■ Opdrachten
#1 Schrijf uit het tekstfragment letterlijk het stuk over van "Veiligheid aan de" tot en met "in meerdere EU-landen.".
#2 Met welke landen wil de VVD volgens het tekstfragment op defensiegebied intensiever samenwerken?

■ Tekstfragment
━━━━━━━━━━━━━━━━

Veiligheid aan de grens 

Dit laatste punt, de veiligheid, is een punt dat verschillende partijen gebruiken om grenscontroles juist weer aan te moedigen. FvD, PVV, SGP en JA21 zien het gebruik van (mobiele) grenscontroles als oplossing voor grensoverschrijdende criminaliteit en om terrorisme aan te pakken. Op het gebied van defensie ziet de VVD graag een intensievere samenwerking met België, Duitsland en het Verenigd Koninkrijk. Volt ziet in dit verband juist dat er momenteel al goed wordt samengewerkt op militair gebied door de gedeelde tankdivisie met Duitsland en de inkoop van materiaal in Benelux-verband, maar ziet graag nog een brede samenwerking in Europa. Van alle partijen is Volt het meest uitgesproken Europees georganiseerd, met een gelijkluidend programma in meerdere EU-landen.

━━━━━━━━━━━━━━━━

■ Gegevens
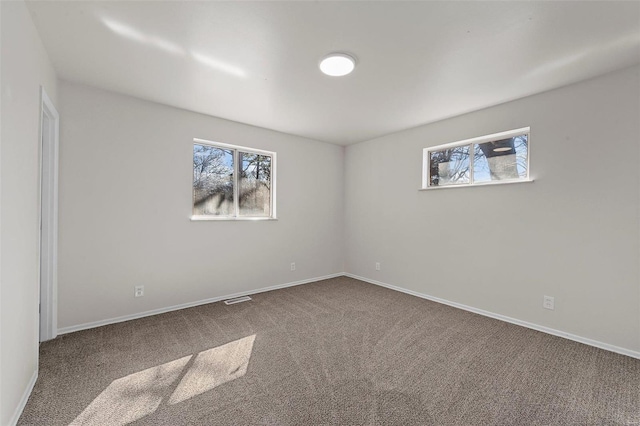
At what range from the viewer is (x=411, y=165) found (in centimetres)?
412

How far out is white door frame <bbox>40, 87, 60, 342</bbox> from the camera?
8.22 ft

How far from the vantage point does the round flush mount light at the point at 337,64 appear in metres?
2.26

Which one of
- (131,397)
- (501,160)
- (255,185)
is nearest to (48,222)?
(131,397)

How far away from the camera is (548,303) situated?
2842mm

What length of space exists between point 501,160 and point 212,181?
12.0 feet

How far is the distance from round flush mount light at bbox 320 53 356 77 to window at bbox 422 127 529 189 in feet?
6.53

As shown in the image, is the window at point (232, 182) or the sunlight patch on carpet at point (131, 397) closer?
the sunlight patch on carpet at point (131, 397)

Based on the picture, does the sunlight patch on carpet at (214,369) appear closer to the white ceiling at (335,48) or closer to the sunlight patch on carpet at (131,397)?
the sunlight patch on carpet at (131,397)

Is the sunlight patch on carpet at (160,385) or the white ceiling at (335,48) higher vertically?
the white ceiling at (335,48)

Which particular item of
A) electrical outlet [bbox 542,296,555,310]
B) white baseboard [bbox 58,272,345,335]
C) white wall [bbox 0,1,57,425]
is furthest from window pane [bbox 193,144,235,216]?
electrical outlet [bbox 542,296,555,310]

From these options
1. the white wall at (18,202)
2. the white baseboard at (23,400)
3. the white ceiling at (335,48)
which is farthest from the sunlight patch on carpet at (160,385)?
the white ceiling at (335,48)

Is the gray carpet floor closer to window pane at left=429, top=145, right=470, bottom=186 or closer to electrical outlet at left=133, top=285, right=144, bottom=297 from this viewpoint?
electrical outlet at left=133, top=285, right=144, bottom=297

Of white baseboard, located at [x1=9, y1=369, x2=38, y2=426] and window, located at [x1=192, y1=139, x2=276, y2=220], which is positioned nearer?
white baseboard, located at [x1=9, y1=369, x2=38, y2=426]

━━━━━━━━━━━━━━━━

■ Oplossingen
#1
Veiligheid aan de grens 

Dit laatste punt, de veiligheid, is een punt dat verschillende partijen gebruiken om grenscontroles juist weer aan te moedigen. FvD, PVV, SGP en JA21 zien het gebruik van (mobiele) grenscontroles als oplossing voor grensoverschrijdende criminaliteit en om terrorisme aan te pakken. Op het gebied van defensie ziet de VVD graag een intensievere samenwerking met België, Duitsland en het Verenigd Koninkrijk. Volt ziet in dit verband juist dat er momenteel al goed wordt samengewerkt op militair gebied door de gedeelde tankdivisie met Duitsland en de inkoop van materiaal in Benelux-verband, maar ziet graag nog een brede samenwerking in Europa. Van alle partijen is Volt het meest uitgesproken Europees georganiseerd, met een gelijkluidend programma in meerdere EU-landen.

#2 Met België, Duitsland en het Verenigd Koninkrijk.